Funny looking olives. I want pibara olive picks!!!


----------



## inthegrass (Mar 31, 2006)

albino olive x gtp.????????? :wink:


----------



## TrueBlue (Mar 31, 2006)

me sorry oh olive masta, please dont wup me, me be good snake boy.


----------



## Snow1369 (Mar 31, 2006)

ohhh! i love em'
more GTP's Yellow One's~!


----------



## TrueBlue (Mar 31, 2006)

ha ha, the last time I did this my quota was up in no time and I couldnt post any for ages.
Must get a camera so I can take some pics of my good ones.


----------



## Snow1369 (Mar 31, 2006)

aren't these your good ones?


----------



## TrueBlue (Mar 31, 2006)

:wink:


----------



## Snow1369 (Mar 31, 2006)

i don't get it ! ?


----------



## TrueBlue (Mar 31, 2006)

some are some arnt.


----------



## Snow1369 (Mar 31, 2006)

what exactly arnt cause there all nice!


----------



## Haydz (Apr 7, 2006)

he/she is a good lookin snake


----------



## nervous (Apr 8, 2006)

your very lucky man to have those beauties
very nice indeed

cheers
ben.....


----------



## base2aau (Apr 8, 2006)

I have a couple of these, Ikeep them next to my albino green tree pythons


----------



## waruikazi (Apr 8, 2006)

base2aau said:


> I have a couple of these, Ikeep them next to my albino green tree pythons



Pics or it didn't happen :lol:


----------



## yommy (Apr 8, 2006)

what lighting system if any do you run rob for the ablino's and how do they go in sunshine?
Do the albinos get to the same size as their normal counterparts??


----------



## olivehydra (Apr 8, 2006)

yommy said:


> what lighting system if any do you run rob for the ablino's and how do they go in sunshine?
> Do the albinos get to the same size as their normal counterparts??



Cant answer for TB's but alot of the albino olives are being bred with the smaller variety.

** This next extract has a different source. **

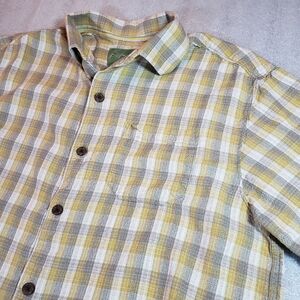 TOMMY BAHAMA Men's Medium Yellow/Gray 100% Silk Camp Summer Beach SS Shirt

I suppose to increase their appeal to a wider customer base?


----------



## yommy (Apr 8, 2006)

thanks olive, i've heard that too. Makes sense do you know the max size of theses smaller ones?


----------



## olivehydra (Apr 8, 2006)

yommy said:


> thanks olive, i've heard that too. Makes sense do you know the max size of theses smaller ones?



I believe they max out (on average at 2 - 2.5m) as opposed to 3 - 4. Bring on the 6m Pilbaras I say


----------



## TrueBlue (Apr 8, 2006)

Yeah, these are the darwin olives evidently, which dont grow as big.
I just keep them like any other snake, but my bank system enables evey second tank high to have a heated area from the tank below so no lights are in their tanks, they have tinted glass fronts,(only by fluke), so light is not a factor, but when taken outside they dont seem to be to worried about it. I would not want to prolong them to too much direct sunlightas being nocturnal even normals dont like too much.


----------



## olivehydra (Apr 8, 2006)

I have probably already asked, but when are you starting to cool them down? What temps to you get (night time) up your neck of the woods in "winter"?


----------



## yommy (Apr 8, 2006)

Thanks for that Rob, It's amazing the size difference between localities. 
Katherine being only 300kms south, we get absolute monsters. 
I have a friend with some of the biggest olives i've seen. 
And tough as nails, great animals


----------



## olivehydra (Apr 8, 2006)

yommy said:


> Thanks for that Rob, It's amazing the size difference between localities.
> Katherine being only 300kms south, we get absolute monsters.
> I have a friend with some of the biggest olives i've seen.
> And tough as nails, great animals



Pics please


----------



## TrueBlue (Apr 8, 2006)

In mid winter it gets below 10 degrees, and all my animals have full acsess to those temps.
Because of the way its set up I dont need to cool them down, they do it themselves, although while mating I turn the heat off at night and on during the day. Usually april/may I start mating the olives. 
I used this same method to better effect when I lived down south as the temp gradiants are much more seasonaly defined and this enables earlier matings.


----------



## yommy (Apr 8, 2006)

i'll see what i can do...


----------



## yommy (Apr 8, 2006)

here's one from a callout last year. Great condition for a wild animal.


----------



## yommy (Apr 8, 2006)

And a different one from another callout. This one tried to eat a bloke cattle dog pup. Luckily for the snake the farmer appreciated their place and didn't extract revenge. Both animals lived to fight another day.


----------



## olivehydra (Apr 8, 2006)

Ooooh baby, thats great  Massive head for an olive, must be quite an old animal. More. more :wink:


----------



## yommy (Apr 8, 2006)

I see more of the larger ones getting around then littler ones, they are the king of the territory and one of the most common encountered around the katherine and surrounding area's. Great animals but to large for my housing situation though i'm extremely lucky to see these guys regulary in their wild environment. Joys of being in the NT


----------



## olivehydra (Apr 8, 2006)

yommy said:


> I see more of the larger ones getting around then littler ones, they are the king of the territory and one of the most common encountered around the katherine and surrounding area's. Great animals but to large for my housing situation though i'm extremely lucky to see these guys regulary in their wild environment. Joys of being in the NT



Very lucky to have them in your "backyard". I think you can always find room for one or two though, just get rid of any boring morelia that might be wasting valuable housing space :wink:


----------



## yommy (Apr 8, 2006)

The smaller albino's would be a great option size wise if I had the cash. 
The boring morelia's are paying their way to the procurment of better species.
I want woma's before anything else anyway


----------